Джуна | страница 30



Смотришь на Кавказские горы и вспоминаешь, что именно здесь к Арарату, едва возвышавшемуся тогда над водой, пристал библейский ковчег. Так спасся от гибели мир, так выжили люди и животные. Им была оказана высшая милость.

Стоял типичный тбилисский сентябрь, и солнце жгло, правда уже чуть-чуть умерив свой пыл.

Джуна шагала по городу, полюбившемуся ей с первых минут. Разглядывала улицы и переулки, сутулые, словно люди, присевшие сыграть партию в нарды, да так и застывшие, увлеченные интересной игрой. Видела дома с балконами, обвитыми виноградными лозами. Осенний Тбилиси, будто нарушая все законы природы, делается ярче, красочнее. Летняя зелень и солнечное белое марево сменяется светло-коричневым, оранжевым, лимонным.

Здесь ей предстояло жить и работать. Диплом выдан, направление выписано. И она — свободная, повзрослевшая, одинокая посреди огромного и шумного города. Ей еще придется привыкнуть и к утренним выкрикам торговцев, и к эмоциональной грузинской манере говорить, когда кажется, что люди яростно спорят и даже ссорятся, а между тем это мирно беседуют знакомые, причем не видевшие друг друга лишь со вчерашнего вечера, но сколько нужно друг другу рассказать, жизнь полна новостями.

Джуна знает по-грузински всего несколько слов и потому пока не может сама вести такую беседу. Да и не с кем. В необъятном Тбилиси у нее нет ни единого знакомого.
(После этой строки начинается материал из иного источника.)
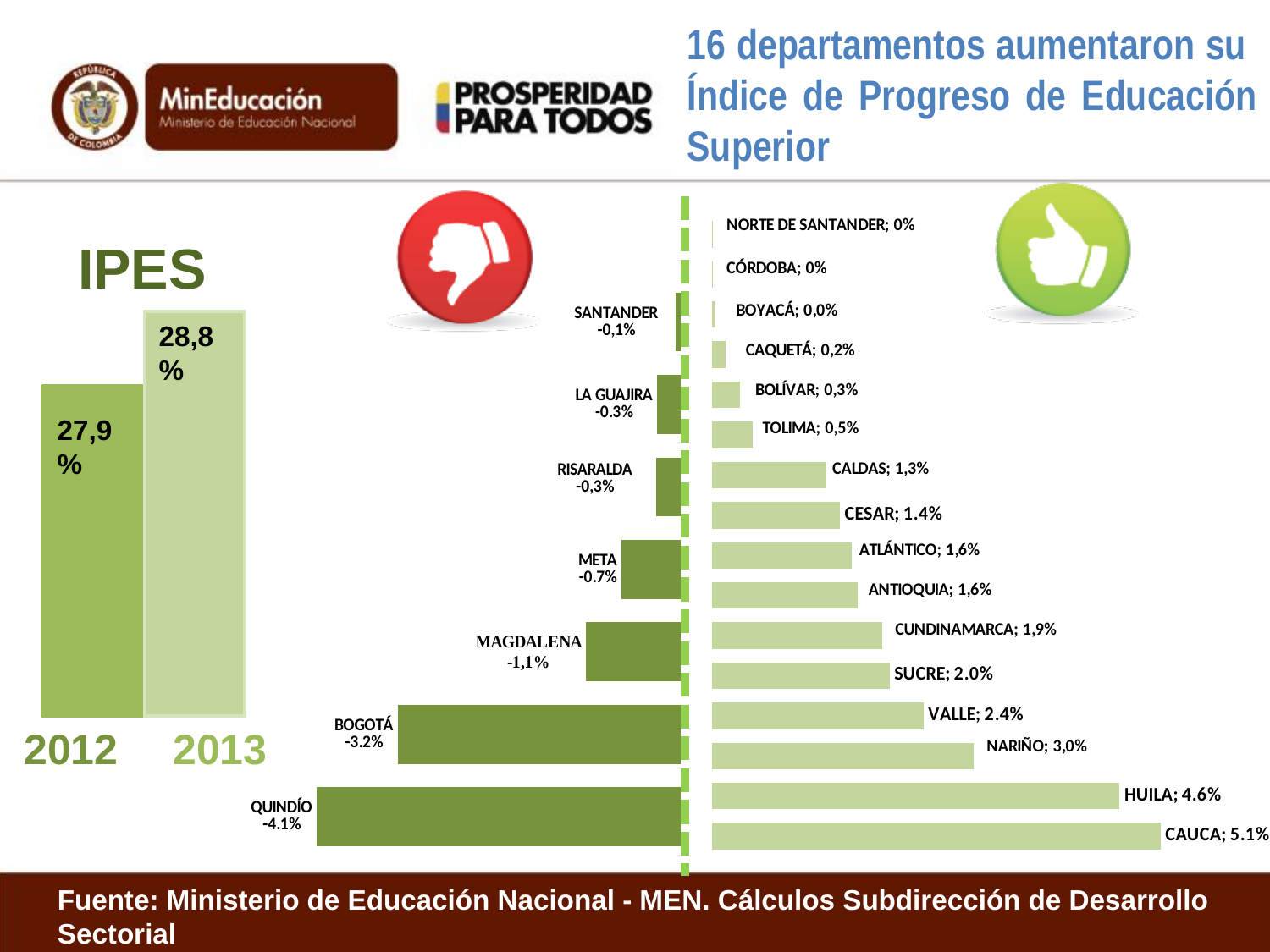
In the IPES chart on the left, what is the value for 2013? 28,8% In the department bar chart on the right, which department has the highest value? CAUCA In the department bar chart on the right, which department has the lowest value? QUINDÍO In the department bar chart on the right, what is the value for MAGDALENA? -1,1% In the department bar chart on the right, what is the value for CAUCA? 5.1% In the department bar chart on the right, what is the value for BOGOTÁ? -3.2% In the IPES chart on the left, how many bars are plotted? 2 In the department bar chart on the right, how many departments are plotted? 23 In the IPES chart on the left, what is the value for 2012? 27,9% What kind of chart is the department chart on the right? bar chart In the department bar chart on the right, which is larger, the value for HUILA or the value for NARIÑO? HUILA In the IPES chart on the left, which year has the higher value, 2012 or 2013? 2013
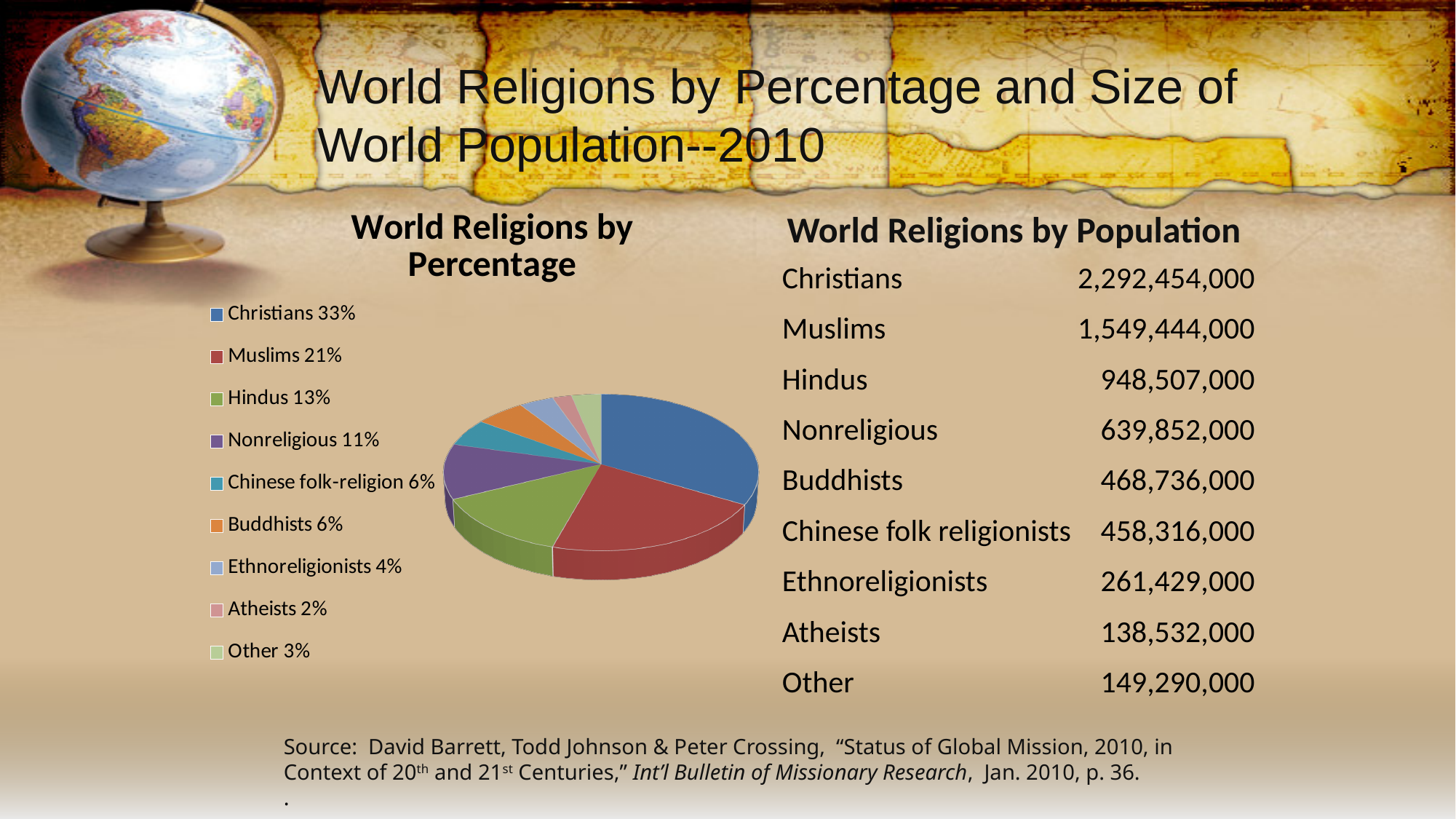
In the "World Religions by Percentage" pie chart, what percentage is shown for Christians? 33% What kind of chart is shown under the title "World Religions by Percentage"? pie chart Which category has the largest slice in the "World Religions by Percentage" pie chart? Christians In the "World Religions by Percentage" pie chart, what is the difference in percentage points between Christians and Muslims? 12 How many categories are listed in the legend of the "World Religions by Percentage" pie chart? 9 In the "World Religions by Percentage" pie chart, what percentage is shown for Nonreligious? 11% In the "World Religions by Percentage" pie chart, what percentage is shown for Muslims? 21% In the "World Religions by Percentage" pie chart, what percentage is shown for Ethnoreligionists? 4% Which category has the smallest slice in the "World Religions by Percentage" pie chart? Atheists In the "World Religions by Percentage" pie chart, what colour is the Christians slice? blue In the "World Religions by Percentage" pie chart, which is larger, the Hindus slice or the Nonreligious slice? Hindus In the "World Religions by Percentage" pie chart, what is the combined percentage of Buddhists and Chinese folk-religion? 12%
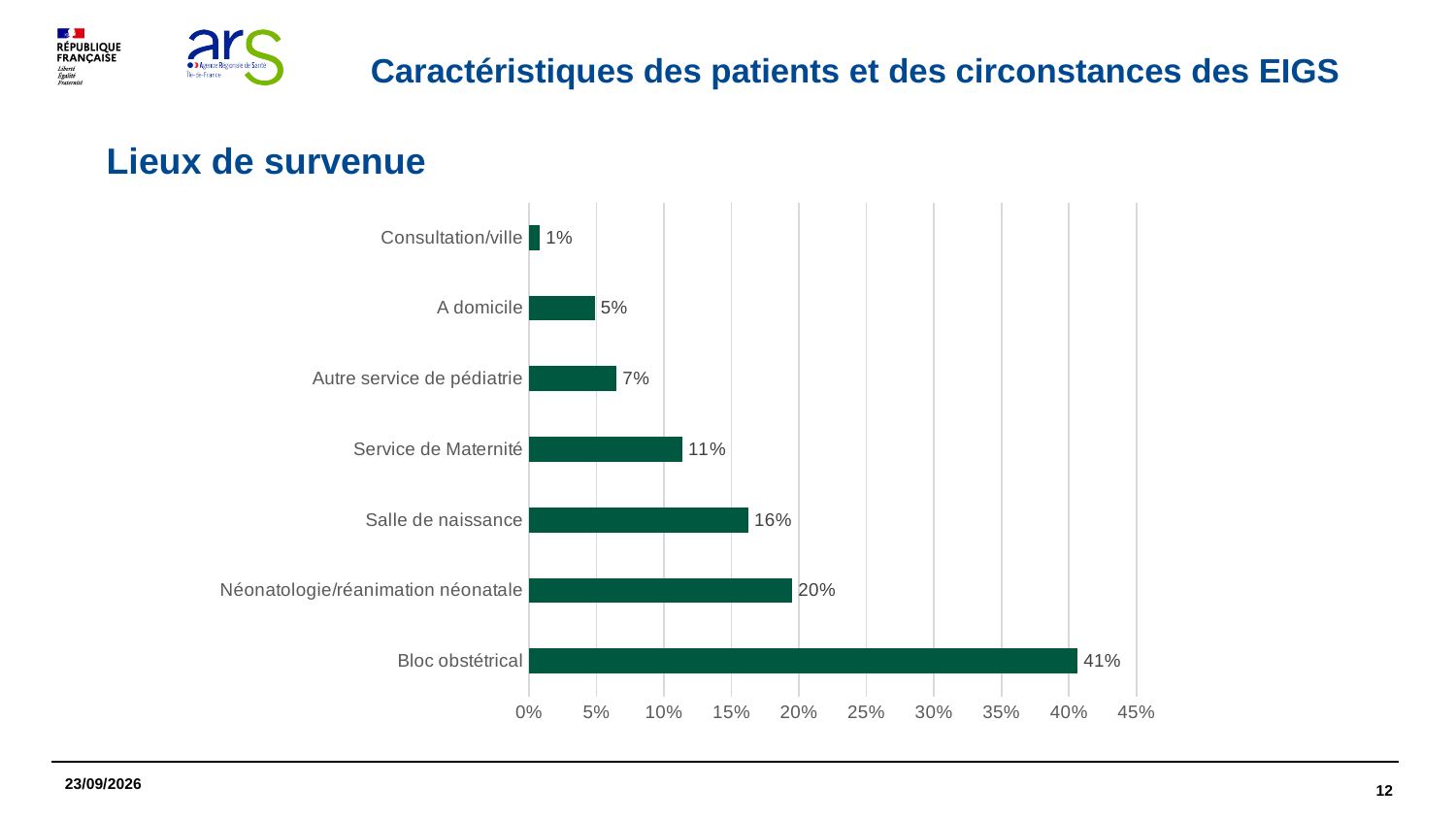
What is the difference between the values for Bloc obstétrical and Néonatologie/réanimation néonatale? 21% Which category has the lowest value? Consultation/ville Which category has the highest value? Bloc obstétrical What kind of chart is shown on the slide? Bar chart What is the maximum value shown on the horizontal axis? 45% What is the value for Bloc obstétrical? 41% Is the value for Néonatologie/réanimation néonatale greater or less than 15%? greater Which is larger, the value for A domicile or the value for Autre service de pédiatrie? Autre service de pédiatrie What is the title of the chart section on the slide? Lieux de survenue How many categories are shown in the chart? 7 What is the value for Service de Maternité? 11% What is the value for Salle de naissance? 16%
Значит, для начала следует отправиться туда, где ей могут помочь найти работу, — в Министерство культуры, ведь теперь и она культработник, умеет обращаться с кинопроекционным аппаратом, заряжать новую катушку с лентой, прислушиваться к работе движка. Джуна отправилась на проспект Руставели.

В министерстве встретили ее любезно, мило поговорили и пообещали работу — кинотеатру «Комсомолец» как раз требовался киномеханик. Но работа будет не раньше, чем через три дня.

Что же делать? Сказать напрямую этому ухоженному, явно следящему за своей внешностью мужчине, что у нее очень мало денег? А ведь кроме еды ей требовался и ночлег. Джуна решила промолчать. Посчитала, что посвящать постороннего ей человека в собственные заботы нехорошо. Она попрощалась и ушла.

А проспект Руставели, который скоро сделается таким родным и близким, не обращал внимания на чужачку. Главная улица города жила своей жизнью. Туда-сюда сновали машины, двери домов и гостиниц распахивались, чтобы пропустить внутрь людей. Из многочисленных кафе выпархивали легкие облачка изумительных ароматов и плыли по воздуху.